Posse im Pleistozän

Der Spiegel 23/1996

The Pleistocene Farce

Translated by Professor Walter Schatzberg

 

Natural History Museum

Bone Fabricator Hinton (M.): Evening Bag of Tricks

The greatest swindle in the history of science has been explained. A student faked the "Piltdown man."

The British Empire ruled the seven seas. It had invented the steam engine and humor and was the source of capital for the entire world. No other nation was a match for Victorian England.

Only the ancestry of the island people gave cause for concern. In 1856 the Neanderthal Man had been found; in 1907 new bones came to light in Heidelberg. They feared that the first man might have been a German.

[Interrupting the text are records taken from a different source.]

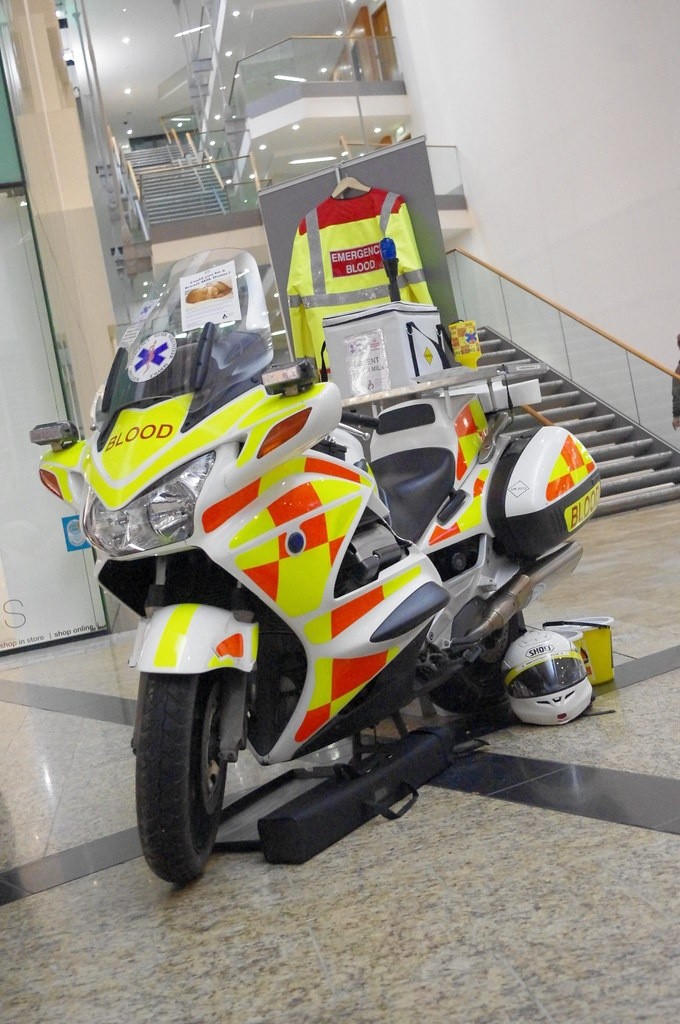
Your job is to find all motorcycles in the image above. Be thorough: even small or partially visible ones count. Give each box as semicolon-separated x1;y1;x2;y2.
31;243;606;887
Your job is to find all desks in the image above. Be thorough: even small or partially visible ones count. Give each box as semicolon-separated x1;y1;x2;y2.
341;362;549;419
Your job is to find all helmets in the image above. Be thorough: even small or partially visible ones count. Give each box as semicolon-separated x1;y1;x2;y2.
502;630;595;725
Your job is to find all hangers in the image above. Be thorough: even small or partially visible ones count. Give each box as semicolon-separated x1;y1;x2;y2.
332;159;371;198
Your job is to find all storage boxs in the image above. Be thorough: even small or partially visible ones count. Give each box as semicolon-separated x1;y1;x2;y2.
440;378;543;419
322;300;448;398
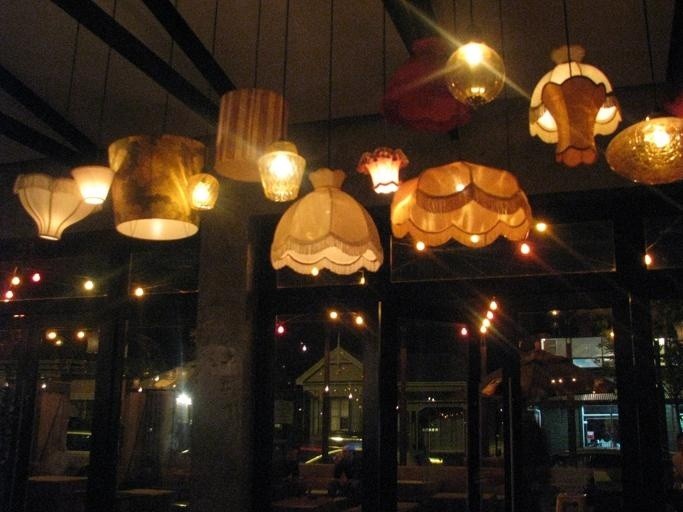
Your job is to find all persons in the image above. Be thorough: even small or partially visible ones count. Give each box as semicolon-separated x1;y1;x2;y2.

The nation was relieved when this problem was solved. In the year 1908 the lawyer and amateur archeologist Charles Dawson discovered in a gravel pit near Piltdown skull fragments, teeth, and a lower jaw. With excitement he turned them over to the Museum of Natural History in London.

Scholars were amazed. The bones, which were dark brown and earthy in form, had to be at least 200,000 years old. By contrast the Neanderthal Man (age: about 60,000 years) was a youngster.

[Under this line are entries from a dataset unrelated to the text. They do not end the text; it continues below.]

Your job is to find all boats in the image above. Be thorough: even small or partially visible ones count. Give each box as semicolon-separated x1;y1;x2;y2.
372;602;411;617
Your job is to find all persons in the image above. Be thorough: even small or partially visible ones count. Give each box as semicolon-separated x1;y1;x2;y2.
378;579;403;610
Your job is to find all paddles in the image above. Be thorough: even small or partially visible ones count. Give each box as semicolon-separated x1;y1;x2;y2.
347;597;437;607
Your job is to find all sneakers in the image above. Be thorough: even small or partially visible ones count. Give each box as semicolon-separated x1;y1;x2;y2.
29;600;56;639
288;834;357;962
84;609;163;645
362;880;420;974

The Piltdown find was a world sensation. 500 scientific publications dealt with Eoanthropus dawsoni. Already in the Pleistocene – so it seemed – the "earliest Englishman" (the title of a book) had been hammering in the region around Sussex with flintstones.

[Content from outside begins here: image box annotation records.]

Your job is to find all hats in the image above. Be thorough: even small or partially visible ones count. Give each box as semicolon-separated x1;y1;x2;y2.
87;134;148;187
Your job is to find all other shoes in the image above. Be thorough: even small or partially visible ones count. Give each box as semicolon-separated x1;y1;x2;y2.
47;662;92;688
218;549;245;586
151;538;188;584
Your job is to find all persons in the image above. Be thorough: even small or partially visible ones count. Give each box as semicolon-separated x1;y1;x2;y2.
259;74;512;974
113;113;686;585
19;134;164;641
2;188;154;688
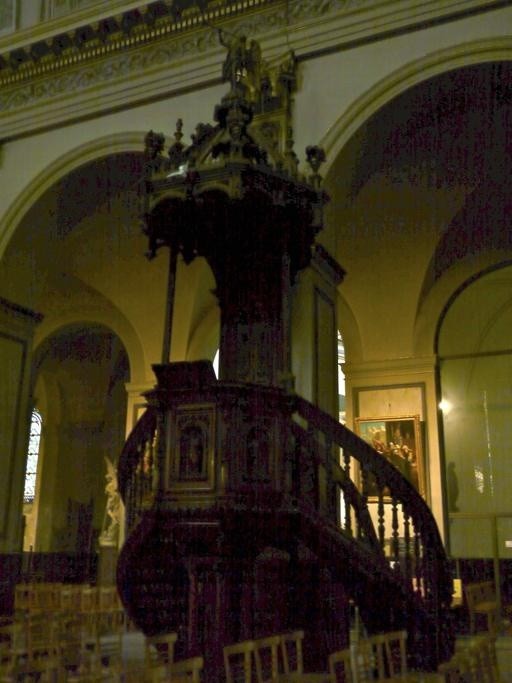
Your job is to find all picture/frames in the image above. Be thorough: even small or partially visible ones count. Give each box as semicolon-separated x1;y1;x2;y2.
353;415;426;503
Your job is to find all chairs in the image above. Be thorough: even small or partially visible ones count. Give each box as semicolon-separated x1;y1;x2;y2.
444;636;501;683
145;636;203;683
330;632;409;683
0;585;125;682
225;632;329;683
466;583;499;636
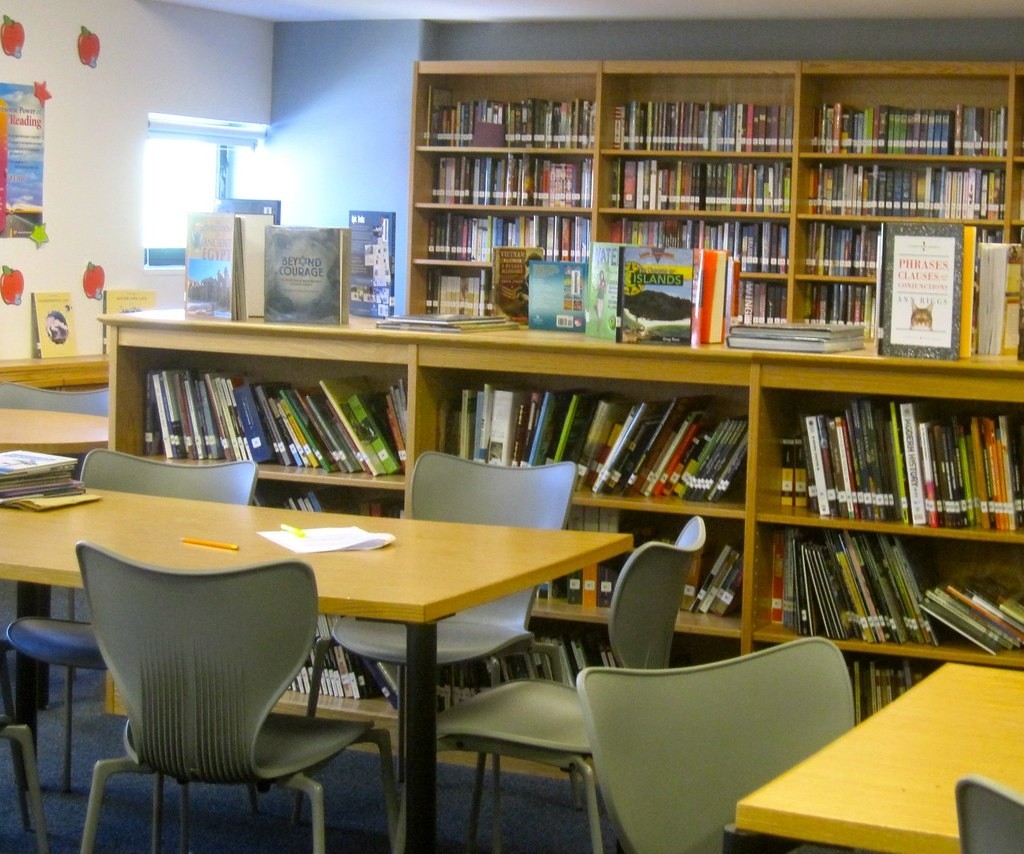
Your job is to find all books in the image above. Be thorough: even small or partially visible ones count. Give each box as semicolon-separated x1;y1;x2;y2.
770;398;1024;657
437;383;749;504
103;290;156;355
31;292;76;359
0;451;86;504
287;616;400;710
185;196;396;328
143;369;407;518
854;660;923;723
536;505;743;619
438;634;617;718
425;82;1024;362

Not until 1953 did the dream about Adam on the other side of the Canal explode. A modern dating technique placed the Piltdown man into modern times. The lower jaw of the alleged Ur-Briton came from an orangutan. An obvious fake; but who was responsible?

Dozens of people were suspected, including the Sherlock Holmes author, Arthur Conan Doyle, who lived only 15 kilometers from the discovery site and who had owned a collection of bones. Nevertheless, the true perpetrator remained undiscovered. 88 years after the most famous scientific fraud, a London paleontologist, Brian Gardiner, has finally exposed the culprit. The originator of the farce about the skull was Martin Hinton, a "brilliant student" (Washington Post) with black hair and a Jerry-Lewis-face.

Paleontologist Gardiner

Piltdown-Schädel

The main piece of evidence according to Gardiner is the chest from Hinton's estate which was discovered in the attic of a London museum. As Gardiner informed the scientific Linnean Society in London shortly before Whitsun holiday, the wooden chest contained unusual brown bones and teeth. Chemical analysis revealed that they were dyed with iron manganese oxide. The Piltdown skull was treated precisely with this method.

With the help of his staining technique student Hinton was able to confuse the entire scholarly establishment. First he buried the fake skull fragments. Then he unobtrusively led the amateur Dawson to the find.

The young 25 year old culprit, known for his mischievous temperament enjoyed the game. During the day he worked as a technical assistant at the museum and in the evenings, so it seems, he buried more and more bone material.

For three years the experts of the Museum of Natural History dug around in the gravel pit south of London. A physician helped put the bone fragments together.

In the year 1914 Hinton carried his game even further. Or, did he want to expose it through thorough exaggeration? This time he buried an elephant bone that had the form of a cricket racket. The researchers swallowed that as well and interpreted the find as an original relic of the British sports spirit.

Hinton himself – he later worked as the curator for Zoology and died in 1961 – remained incognito until the very end and took his secret to the grave. But apparently the culprit did not want to avoid a confession altogether. Shortly before his death he wrote to a colleague about how as a student he had yearned to find in the hills of Sussex the missing link between man and monkey that Charles Darwin had taught.

Above all, the old gentleman added, the community of paleontologists had apparently not been able to resist the temptation of inventing the discovery of the ape-man.